PAGE EXCERPT:
============
We can use this setup to model the number of visits at sample \(i\) by species \(s\) as

\[ \begin{aligned} & y_{is} \sim \text{Poisson}(\lambda_{is}) \\ & \log(\lambda_{is}) = \theta_{0s} + \theta_{1s} \times x_i \\ \end{aligned} \]

where parameters \(\theta_{0}\)s and \(\theta_{1}\)s are sampled from a multivariate normal with mean related to species traits and variance-covariance related to the phylogenetic similarity among species as described above.

Simulation

Lets simulate some data. For this, we start by defining the parameter structure as described above

library(ape)
library(mvtnorm)
set.seed(1234)

n.s <- 50  # number of bird spp
n.p <- 2   # number of parameters
n.t <- 2   # number of traits

# define species traits
frug <- rbeta(n.s, 1, 1)    # degree of frugivory
log_bm <- rnorm(n.s, 0, 1)  # log body mass

# define trait matrix includding ones for the intercept
TT <- as.matrix(cbind(rep(1, n.s), scale(frug), scale(log_bm)))

# simulate bird phylogeny 
tree <- rtree(n = n.s)    
CC <- vcv(tree, corr = TRUE) # species correlation based on phylogeny

# sort species and re-arrange phylogenetic correlation
tmp <- dimnames(CC)
ids <- as.numeric(as.factor(tmp[[1]]))

C <- matrix(NA, ncol(CC), ncol(CC))
for(i in 1:ncol(CC)){
  for(j in 1:ncol(CC)){
    C[ids[i],ids[j]] <- CC[i,j]
  }
}

# define parameters that link traits to expected thetas
Z <- matrix(c(1, 0.5, 0.4, 0.5, -0.8, 0), (n.t + 1), n.p)

# get expected thetas
M <- TT %*% Z

Sigma <- diag(n.p) * 0.3
rho = 0.7  # correlation with phylogeny

thetas <- rmvnorm(1, mean = as.vector(M), kronecker(Sigma, rho*C + (1-rho) * diag(n.s)))
Theta <- matrix(thetas[1,], n.s, n.p)

We can inspect now how the degree of frugivory and body mass relate to the intercept and slope of the regression between the predictor \(x\) and the expected count at a samping unit

nf = layout(matrix(c(1,2,3,4,0,0),3,2,byrow=TRUE), widths=c(1,1), heights=c(1,1,0.1))
#layout.show(nf)

op <- par( mar = c(3, 3, 2, 2) + 0.1, mgp = c(3.5, 1, 0), las = 1, bty = "n", cex = 1.2)
plot(scale(frug), Theta[,1], ylab = "", xlab = "", main = "intercept")
plot(scale(frug), Theta[,2], ylab = "", xlab = "", main = "slope")
plot(scale(log_bm), Theta[,1], ylab = "", xlab = "")
plot(scale(log_bm), Theta[,2], ylab = "", xlab = "")
mtext("         scaled frugivory           scaled log body mass", side = 1, line = -2, outer = TRUE, cex=1.3)

par(op)
============
Records from a collection:
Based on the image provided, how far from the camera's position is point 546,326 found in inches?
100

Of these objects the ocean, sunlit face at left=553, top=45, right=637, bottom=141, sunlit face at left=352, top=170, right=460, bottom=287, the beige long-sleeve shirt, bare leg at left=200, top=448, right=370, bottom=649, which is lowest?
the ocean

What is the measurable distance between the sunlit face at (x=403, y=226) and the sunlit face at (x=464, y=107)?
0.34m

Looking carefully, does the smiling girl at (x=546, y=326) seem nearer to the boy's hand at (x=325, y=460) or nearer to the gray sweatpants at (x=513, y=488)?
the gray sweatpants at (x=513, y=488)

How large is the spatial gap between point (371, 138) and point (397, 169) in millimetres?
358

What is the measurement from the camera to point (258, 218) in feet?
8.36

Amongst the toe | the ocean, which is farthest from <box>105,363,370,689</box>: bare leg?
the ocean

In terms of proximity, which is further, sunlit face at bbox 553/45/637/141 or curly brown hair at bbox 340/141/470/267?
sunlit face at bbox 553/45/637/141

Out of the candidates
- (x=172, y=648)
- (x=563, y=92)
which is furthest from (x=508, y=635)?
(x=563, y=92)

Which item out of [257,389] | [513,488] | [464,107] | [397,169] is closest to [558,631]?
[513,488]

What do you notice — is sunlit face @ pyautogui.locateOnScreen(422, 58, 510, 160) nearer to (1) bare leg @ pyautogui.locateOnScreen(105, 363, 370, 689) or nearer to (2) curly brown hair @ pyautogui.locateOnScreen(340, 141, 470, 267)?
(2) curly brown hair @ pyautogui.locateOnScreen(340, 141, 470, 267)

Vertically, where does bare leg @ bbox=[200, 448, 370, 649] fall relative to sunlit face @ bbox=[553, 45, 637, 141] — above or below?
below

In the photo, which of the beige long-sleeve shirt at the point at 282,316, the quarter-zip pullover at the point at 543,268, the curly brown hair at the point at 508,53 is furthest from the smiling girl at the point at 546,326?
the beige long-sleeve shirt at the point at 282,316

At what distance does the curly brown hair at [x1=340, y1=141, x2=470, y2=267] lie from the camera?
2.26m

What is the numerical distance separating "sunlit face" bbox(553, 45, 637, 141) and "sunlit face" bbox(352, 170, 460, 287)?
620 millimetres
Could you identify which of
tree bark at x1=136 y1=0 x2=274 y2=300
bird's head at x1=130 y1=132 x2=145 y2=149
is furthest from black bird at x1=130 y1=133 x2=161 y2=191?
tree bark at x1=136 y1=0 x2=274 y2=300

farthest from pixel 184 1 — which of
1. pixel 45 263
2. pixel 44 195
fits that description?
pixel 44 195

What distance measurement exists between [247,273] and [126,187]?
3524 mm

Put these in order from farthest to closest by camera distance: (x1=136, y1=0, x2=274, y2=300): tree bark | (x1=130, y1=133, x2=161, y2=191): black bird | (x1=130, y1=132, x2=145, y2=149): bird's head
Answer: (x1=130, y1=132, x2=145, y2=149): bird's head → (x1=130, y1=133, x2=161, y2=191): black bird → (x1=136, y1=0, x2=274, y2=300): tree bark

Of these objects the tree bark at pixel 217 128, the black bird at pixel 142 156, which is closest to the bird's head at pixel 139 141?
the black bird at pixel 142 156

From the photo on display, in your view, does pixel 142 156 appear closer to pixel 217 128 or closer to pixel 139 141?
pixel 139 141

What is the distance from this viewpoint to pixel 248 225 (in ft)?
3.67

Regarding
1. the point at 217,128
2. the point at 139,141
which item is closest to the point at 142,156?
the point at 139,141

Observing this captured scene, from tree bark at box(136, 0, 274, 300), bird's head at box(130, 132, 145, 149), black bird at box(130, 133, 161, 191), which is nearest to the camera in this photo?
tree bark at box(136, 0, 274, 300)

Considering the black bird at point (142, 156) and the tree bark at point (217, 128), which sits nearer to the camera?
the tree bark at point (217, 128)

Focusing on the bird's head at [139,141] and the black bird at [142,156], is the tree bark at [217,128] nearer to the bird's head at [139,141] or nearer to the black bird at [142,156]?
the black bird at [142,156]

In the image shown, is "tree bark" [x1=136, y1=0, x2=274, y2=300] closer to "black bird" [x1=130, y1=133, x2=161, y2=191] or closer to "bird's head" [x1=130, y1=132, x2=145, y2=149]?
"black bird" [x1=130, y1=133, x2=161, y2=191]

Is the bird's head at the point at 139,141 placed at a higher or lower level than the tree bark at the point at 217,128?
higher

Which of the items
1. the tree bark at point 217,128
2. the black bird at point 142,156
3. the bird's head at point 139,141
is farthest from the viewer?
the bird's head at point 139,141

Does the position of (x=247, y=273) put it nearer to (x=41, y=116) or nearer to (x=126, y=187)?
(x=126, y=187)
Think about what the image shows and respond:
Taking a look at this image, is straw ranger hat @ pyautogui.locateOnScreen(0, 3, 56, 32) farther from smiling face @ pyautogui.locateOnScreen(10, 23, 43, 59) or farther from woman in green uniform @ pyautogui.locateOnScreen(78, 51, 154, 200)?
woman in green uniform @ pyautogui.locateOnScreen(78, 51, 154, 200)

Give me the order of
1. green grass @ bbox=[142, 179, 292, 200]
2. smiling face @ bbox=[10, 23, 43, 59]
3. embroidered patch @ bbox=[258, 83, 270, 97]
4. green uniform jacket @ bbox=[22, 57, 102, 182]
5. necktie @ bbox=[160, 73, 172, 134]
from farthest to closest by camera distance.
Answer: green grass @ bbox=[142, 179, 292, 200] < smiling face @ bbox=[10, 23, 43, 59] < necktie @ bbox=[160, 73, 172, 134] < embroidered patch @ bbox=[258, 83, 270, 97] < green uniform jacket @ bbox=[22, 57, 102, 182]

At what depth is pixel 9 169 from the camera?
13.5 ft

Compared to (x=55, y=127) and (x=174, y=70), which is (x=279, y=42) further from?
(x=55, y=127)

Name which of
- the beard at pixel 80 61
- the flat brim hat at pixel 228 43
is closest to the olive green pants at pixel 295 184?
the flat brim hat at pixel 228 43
============
WHAT TO DO:
a: According to the phylogenetic model excerpt, how many bird species does the simulation define?
b: Reproduce part of the phylogenetic model excerpt word for word, beginning at the words "# define species" and stopping after "tmp <- dimnames(CC)".
c: Resume the phylogenetic model excerpt, continuing from the point at which it stops.

ANSWERS BELOW:
a: 50

b:
# define species traits
frug <- rbeta(n.s, 1, 1)    # degree of frugivory
log_bm <- rnorm(n.s, 0, 1)  # log body mass

# define trait matrix includding ones for the intercept
TT <- as.matrix(cbind(rep(1, n.s), scale(frug), scale(log_bm)))

# simulate bird phylogeny 
tree <- rtree(n = n.s)    
CC <- vcv(tree, corr = TRUE) # species correlation based on phylogeny

# sort species and re-arrange phylogenetic correlation
tmp <- dimnames(CC)

c:
Now we define the sampling scheme

n.su <- 30 # sampling units
# sample level predictor (environmental covariate)
x <- runif(n.su, -2, 2)

# species indicator
j <- rep(1:n.s, each = n.su) 
x.s <- rep(x, n.s)
n <- length(j) # sample size

log_lambda <- Theta[j,1] + Theta[j,2] * x.s
y <- rpois(n, exp(log_lambda))

The data looks like this

op <- par(las = 1, bty = "n")
plot(x.s, y, xlab = "predictor", ylab = "counts")

par(op)

Now lets write the Stan model. For this, I borrowed a function from brms for the kronecker product.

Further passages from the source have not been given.